Many people on the staffs of the old laundries transferred to the new one. Laundry work has always been one of the more poorly paid professions, and in some of the older buildings the working conditions must have been bad. Certainly there is a big contrast between the dingy, bare brick walls of the disused Children’s Hospital laundry and the light and airy surroundings on Ipswich Street. The work is still monotonous and requires unskilled labor, except in the press line; yet in many cases modern machinery and planning have enabled some of the hundred and eleven workers to sit instead of stand, to wheel instead of carry, to use less muscle power, and thus to be less tired at the end of the day. As with most manual jobs, there is a relatively high labor turnover, but it is not as high as it used to be. Many applicants for jobs have had no experience in laundries; one who applied recently claimed he was an expert “engineer in charge of vertical ascension.” Within a day or two, he was working in the laundry as happily as if he had never operated an elevator.
How much did it cost to set up this kind of organization? Laundry machinery is expensive, and it alone cost $750,000. By the time the building had been bought and converted, the total commitment was around $2,000,000. The participating hospitals decided to use some of their endowment funds to invest in the project; they will get about 6 percent on their money, compared with the 4½ percent which they might expect from trustee stocks. The association was to be a non-profit-making concern; this would give certain tax advantages. But there was still a deficiency of more than a million dollars, and Colonel Smith approached the New England Mutual Life Insurance Company for a loan. At first the request was treated with caution. “A laundry? We’ve never lent money for that before.”

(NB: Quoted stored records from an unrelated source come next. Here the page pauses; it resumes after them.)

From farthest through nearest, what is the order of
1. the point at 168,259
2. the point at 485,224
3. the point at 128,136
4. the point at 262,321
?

Patiently, the colonel pointed out what a safe investment it would be. What could be surer than a business with a steady and captive market, which had no seasonal fluctuations in trade (except in August, when people tend not to be ill for fear of spoiling their vacations), where the work was repetitive and the product “consumed” within a day or two of completion, where there were no changes in requirements of style, where there was no speculative risk, where the customers were prepared to sign a ten-year service contract and would undoubtedly be prompt payers of bills?
The arguments carried weight, and the loan was made, to the tune of $1,150,000.
Apart from the small increase in investment income, what will be the advantages to the hospitals? There will be, it is true, a small saving in laundering costs, but this is not going to bring about a dramatic lessening of hospital charges; laundry accounts for only 2½ percent of the total expenses of an illness, and the expected drop in costs from seven to five cents a pound might save a patient thirty-five to forty cents a day.
The hospitals will gain most in unfinancial ways: service is certainly more reliable than it was; the latest machinery, techniques, and layout make reinfection of clean laundry less likely; space formerly taken up by laundry buildings becomes available for more important hospital use; and administrative staffs no longer have to cope with this somewhat specialized problem. If Colonel Smith gets his way, the association will take over the ownership of the linen, hiring it out to the hospitals as it is needed and doing the mending, which is still carried out in the hospitals (where there is a tendency for a torn sheet to remain undiscovered for some time. The nurse opens it in the ward, finds it torn, puts it out with the dirty sheets, whence it goes to the laundry and comes back, still unrepaired, to the ward. Masculine readers of this article may have observed, as the writer has, the similar and tiresome cycle which happens at home, particularly with shirts and shirt buttons). Furthermore, laundry specialists will be able to give advice on the question of how long to rest linen between use. Immediate reuse shortens the working life of a sheet; so does excessive storage.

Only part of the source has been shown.